熾烈な受験戦争
みなさん、こんにちは。
元都立高校国語科教師、すい喬です。
今年の入学試験もほぼ終わりました。
結果はどうだったでしょうか。
あとは発表を待つだけだという人たちもたくさんいることでしょうね。
毎年のことながら、たくさんのドラマが生まれます。
かつて韓国へ修学旅行の引率で行ったことがあります。
ちょうど「修能(スヌン)」の少し前でした。
日本の大学入学共通テストと同じようなものです。
年に1度の全国共通大学入学試験です。
受験戦争の厳しさは日本以上とも言われています。
それを象徴するのが11月中旬に行なわれる「大学修学能力試験」です。
大学進学に向けた最初の登竜門といえます。
各大学では「修能」終了後に面接や小論文などの2次試験を実施します。
そのための関門が「修能」なのです。
韓国の受験戦争は熾烈そのものです。
ほとんどの職業が大学の序列で決まってしまうという話を聞きます。
いくつかの有名大学を出ていないと、なかなかいい企業に就職できないそうです。
バイパスルートがほとんどないのです。
親は子供のために大変な労力をかけて塾や予備校に通わせます。
その費用はとんでもない金額になるとか。
ゆとりがある家は、海外の有名大学へ留学させたりもします。
たまたまあるお寺を訪ねた時のことです。
たくさんの母親たちが一心に本堂で合格祈願をしているところでした。
親が最後にできることは神仏に祈ることだけなのでしょうね。
これはどこの国でも共通のようです。
試験当日
日本でもよく話題になりますが、試験当日は公務員の始業も遅くなるとか。
遅刻しそうな受験生を警察官がパトカーで送るといった話もよく聞きます。
高校の後輩たちが、大学の門前で先輩である受験生を励ます光景も見慣れたものになりました。
親たちは入学したい学校の門や塀にお餅をつけるという話を耳にしたこともあります。
べとべとしているのでくっつきやすいですからね。
つまり志望校に合格できるようにという気持ちなのです。
人生の全てをその日の試験にかけるというのはどういう心境なのでしょうか。
ソウルには受験生用の学習塾がたくさんあるそうです。
試験地獄がなくなることはきっとないのでしょう。
日本もそうだと言われれば、確かに似たような部分はあるかもしれません。
しかし韓国に比べれば、いくらか緩いかなというのが実感です。
卒業した大学だけで残りの人生が全て決まるというようなことがあるのかどうか。
儒教の教えの濃い韓国とは、いくらか事情が違うようにも思えます。
職業の貴賤などについての考え方も日本人とは違います。
考えてみれば人生は試験の連続なのかもしれません。
ぼく自身、今までにいくつもの試験を受けてきました。
そこそこ努力はしたつもりですが、たいていの試験に失敗しています。
その中のわずかな試験に合格し、なんとか今生きているというのが実情です。
しかし韓国も中国も途方もない試験をずっとごく最近までやっていました。
科挙がそれです。
その流れを理解しないと、80%の人が大学へ進学するという現実の意味を理解できません。
科挙とは
韓国では新羅の時代から科挙制度が導入されてきました。
官僚を選ぶ国家試験です。
中国も同様です。

++++++++++

課題一覧:
**A.** 本文によると、韓国の「大学修学能力試験」は毎年いつ行われますか。
**B.** 本文のうち「今年の入学試験もほぼ終わりました。」を含む語句で始まり「それを象徴するのが11月中旬に行なわれる「大学修学能力試験」です。」で終わる部分を、「修学旅行」を「研修旅行」に変えて書き直してください。
この後に続く資料は、本文とは別のものです。

データ:
++++++++++

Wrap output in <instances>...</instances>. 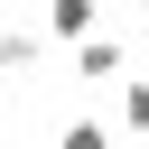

++++++++++

解答:
**A.** 11月中旬です。

**B.**
今年の入学試験もほぼ終わりました。
結果はどうだったでしょうか。
あとは発表を待つだけだという人たちもたくさんいることでしょうね。
毎年のことながら、たくさんのドラマが生まれます。
かつて韓国へ研修旅行の引率で行ったことがあります。
ちょうど「修能(スヌン)」の少し前でした。
日本の大学入学共通テストと同じようなものです。
年に1度の全国共通大学入学試験です。
受験戦争の厳しさは日本以上とも言われています。
それを象徴するのが11月中旬に行なわれる「大学修学能力試験」です。